Health & Wellness

Michael Phelps open up about depression, being bullied in film 'Angst'

Swimmer Michael Phelps is the most decorated Olympian in history. Yet, he has fought his share of battles with depression and other mental health issues just like many of today's youth.

In a new documentary about anxiety and its impact on kids, Phelps opens up about experiencing low self-worth when he was younger, even while he was racking up swimming medals and accolades.

“I just didn’t like who I was. If something was bothering me that would start to come out, and I would start feeling angry or depressed or upset, I would almost ignore it,” he tells a young boy in the film, “Angst.” “So I would shove it even farther down so I wouldn’t have to deal with it, so I never had to talk about it.”

Gabriel Bouys / Getty Images
Michael Phelps, posing with one of the gold medals he won at the 2016 Rio Olympic Games, opens up about depression and anxiety in a new documentary, "Angst."
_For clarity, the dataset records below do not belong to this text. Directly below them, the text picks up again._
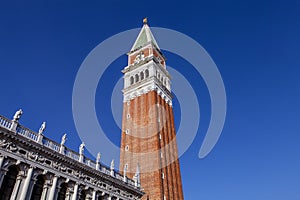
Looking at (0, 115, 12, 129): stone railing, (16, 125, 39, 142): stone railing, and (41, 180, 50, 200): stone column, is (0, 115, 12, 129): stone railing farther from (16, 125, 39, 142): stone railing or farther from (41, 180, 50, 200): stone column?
(41, 180, 50, 200): stone column

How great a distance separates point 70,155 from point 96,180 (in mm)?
3316

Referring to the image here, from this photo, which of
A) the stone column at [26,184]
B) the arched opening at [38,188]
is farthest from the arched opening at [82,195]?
the stone column at [26,184]

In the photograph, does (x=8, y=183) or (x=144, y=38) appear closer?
(x=8, y=183)

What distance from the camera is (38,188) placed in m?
19.5

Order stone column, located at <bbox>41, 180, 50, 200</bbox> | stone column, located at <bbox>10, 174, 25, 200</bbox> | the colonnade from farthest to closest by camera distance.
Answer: stone column, located at <bbox>41, 180, 50, 200</bbox> < the colonnade < stone column, located at <bbox>10, 174, 25, 200</bbox>

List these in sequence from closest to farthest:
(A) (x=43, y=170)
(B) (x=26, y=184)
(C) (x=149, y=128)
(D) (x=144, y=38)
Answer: (B) (x=26, y=184)
(A) (x=43, y=170)
(C) (x=149, y=128)
(D) (x=144, y=38)

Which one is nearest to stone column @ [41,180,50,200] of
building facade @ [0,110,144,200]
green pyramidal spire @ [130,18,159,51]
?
building facade @ [0,110,144,200]

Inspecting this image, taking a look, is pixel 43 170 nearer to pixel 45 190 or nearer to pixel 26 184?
pixel 45 190

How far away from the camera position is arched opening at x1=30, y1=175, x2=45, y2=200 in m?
19.0

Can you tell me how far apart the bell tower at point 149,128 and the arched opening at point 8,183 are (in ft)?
50.3

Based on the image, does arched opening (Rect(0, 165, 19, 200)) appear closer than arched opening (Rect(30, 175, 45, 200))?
Yes

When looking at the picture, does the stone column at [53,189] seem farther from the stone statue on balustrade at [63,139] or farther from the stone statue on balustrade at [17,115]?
the stone statue on balustrade at [17,115]

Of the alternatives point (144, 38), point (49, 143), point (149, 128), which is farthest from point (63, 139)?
point (144, 38)

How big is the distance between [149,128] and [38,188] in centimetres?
2377
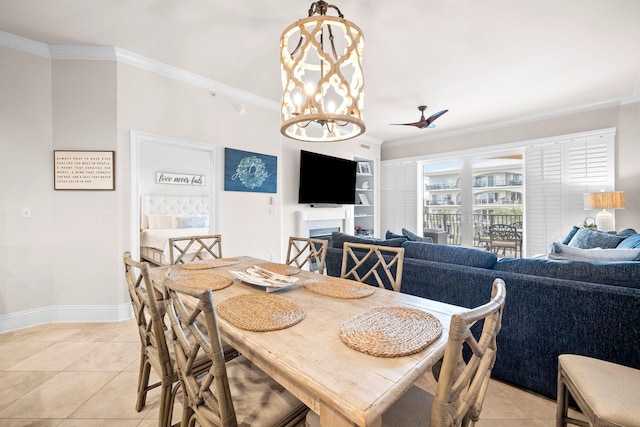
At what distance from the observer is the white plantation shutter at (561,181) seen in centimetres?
400

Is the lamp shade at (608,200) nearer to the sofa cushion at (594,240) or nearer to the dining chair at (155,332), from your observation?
the sofa cushion at (594,240)

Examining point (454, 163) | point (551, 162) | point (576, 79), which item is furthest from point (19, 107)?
point (551, 162)

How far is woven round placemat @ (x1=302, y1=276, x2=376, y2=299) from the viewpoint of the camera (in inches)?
56.1

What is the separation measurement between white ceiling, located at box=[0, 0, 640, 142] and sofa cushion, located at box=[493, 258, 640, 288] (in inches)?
74.5

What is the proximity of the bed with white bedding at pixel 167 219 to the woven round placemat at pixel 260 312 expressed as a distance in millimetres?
3884

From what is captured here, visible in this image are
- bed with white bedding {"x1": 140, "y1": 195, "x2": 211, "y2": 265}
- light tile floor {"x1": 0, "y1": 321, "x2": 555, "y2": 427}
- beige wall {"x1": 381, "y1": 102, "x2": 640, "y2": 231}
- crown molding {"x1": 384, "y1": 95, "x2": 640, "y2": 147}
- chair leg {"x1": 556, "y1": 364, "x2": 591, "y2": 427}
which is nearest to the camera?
chair leg {"x1": 556, "y1": 364, "x2": 591, "y2": 427}

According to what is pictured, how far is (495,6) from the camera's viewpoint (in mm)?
2113

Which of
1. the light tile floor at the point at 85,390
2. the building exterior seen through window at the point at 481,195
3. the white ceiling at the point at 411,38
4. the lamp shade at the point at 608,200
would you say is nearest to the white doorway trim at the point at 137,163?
the white ceiling at the point at 411,38

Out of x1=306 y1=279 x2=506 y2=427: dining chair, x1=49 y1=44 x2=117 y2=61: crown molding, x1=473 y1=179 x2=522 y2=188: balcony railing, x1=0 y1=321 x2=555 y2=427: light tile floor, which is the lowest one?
x1=0 y1=321 x2=555 y2=427: light tile floor

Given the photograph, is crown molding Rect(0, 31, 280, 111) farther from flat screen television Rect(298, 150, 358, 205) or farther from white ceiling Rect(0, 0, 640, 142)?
flat screen television Rect(298, 150, 358, 205)

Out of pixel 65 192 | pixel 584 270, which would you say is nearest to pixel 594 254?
pixel 584 270

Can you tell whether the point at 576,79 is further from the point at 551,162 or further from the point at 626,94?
the point at 551,162

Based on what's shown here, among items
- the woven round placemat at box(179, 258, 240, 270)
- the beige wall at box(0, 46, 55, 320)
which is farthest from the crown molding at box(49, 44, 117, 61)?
the woven round placemat at box(179, 258, 240, 270)

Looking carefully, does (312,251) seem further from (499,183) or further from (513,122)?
(499,183)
The documentary, designed to be screened at schools and community centers, features Phelps and other adults talking openly about their anxiety, as well as mental health experts providing advice and explaining where to tap into resources.

Phelps, who has won 28 Olympic medals over his career, has been open in the past about being bullied and dealing with depression when he was younger. He also has bounced back from rehab, which he checked into after a 2014 DUI arrest, to become an advocate for mental health awareness.

“I finally got to a point where, it was my tipping point, where I just blew up. Just couldn’t take it any longer,” Phelps says in the documentary. “I started talking about the things I went through and once I opened up about that and things that I had kept inside of me for so many years, I then found that life was a lot easier. I got to the point where I understood that it’s OK to not be OK.”

Scilla Andreen, chief executive and co-founder of IndieFlix, the studio releasing “Angst,” told The Associated Press that said she hopes the film will reach more than 3 million people around the world from 25,000 community and school screenings.

"Anxiety is totally treatable," she said. "It can be a precursor to so many things that can then lead to addiction, homelessness, dropping out of school and a host of other mental health challenges."